The following information is derived from Barry Bolton's Online Catalogue of the Ants of the World.

  • CEPHALOTES [Myrmicinae: Cephalotini]
    • Cephalotes Latreille, 1802a: 357. Type-species: Formica atrata, by monotypy.
    • [Type-species not Formica cephalotes, unjustified subsequent designation by Wheeler, W.M. 1911f: 160; corrected by Wheeler, W.M. 1913a: 78.]
    • Cephalotes junior synonym of Cryptocerus: Fabricius, 1804: 419.
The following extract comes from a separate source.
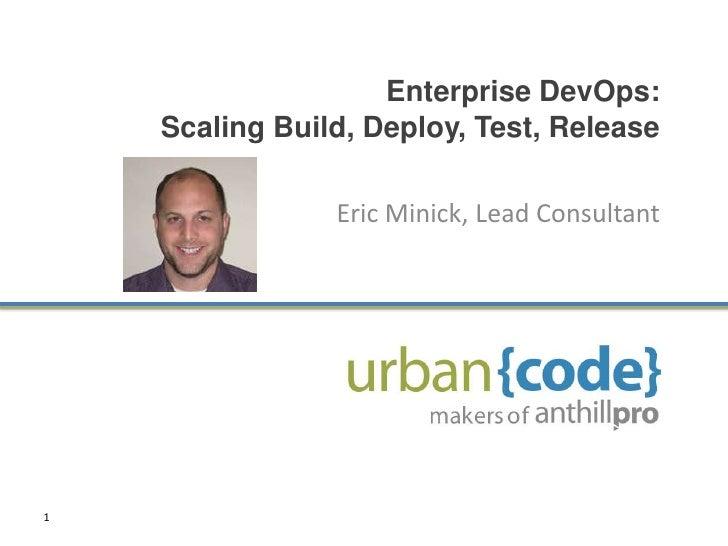 Enterprise DevOps: Scaling Build, Deploy, Test, Release<br />Eric Minick, Lead Consultant<br />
    • Cephalotes senior synonym of Cryptocerus: Wheeler, W.M. 1913a: 78; Smith, M.R. 1949c: 19; Kempf, 1951: 107.
    • Cephalotes senior synonym of Eucryptocerus, †Exocryptocerus, Zacryptocerus (and its junior synonyms Cyathocephalus, Cyathomyrmex, Harnedia, Hypocryptocerus, Paracryptocerus): De Andrade & Baroni Urbani, 1999: 59.
  • CRYPTOCERUS [junior synonym of Cephalotes]
    • Cryptocerus Latreille, 1803: 311. Type-species: Formica atrata, by subsequent designation of Latreille, 1810: 437.
    • [Type-species not Cryptocerus umbraculatus, unjustified subsequent designation by Emery, 1914c: 38; repeated in Emery, 1924d: 305.]
    • Cryptocerus junior synonym of Cephalotes: Wheeler, W.M. 1913a: 78; Smith, M.R. 1949c: 19; see also discussion in Kempf, 1951: 105. [Cephalotes and Cryptocerus share the same type-species, synonymy is therefore absolute.]
  • CYATHOMYRMEX [junior synonym of Cephalotes]
    • Cyathomyrmex Creighton, 1933: 100 [as subgenus of Cryptocerus]. Replacement name for Cyathocephalus Emery, above. [Junior homonym of Cyathocephalus Kessler, 1868: 135 (Cestoda).]
    • Cyathomyrmex subgenus of Paracryptocerus: Smith, M.R. 1949c: 21.
    • Cyathomyrmex junior synonym of Paracryptocerus: Kempf, 1972a: 175.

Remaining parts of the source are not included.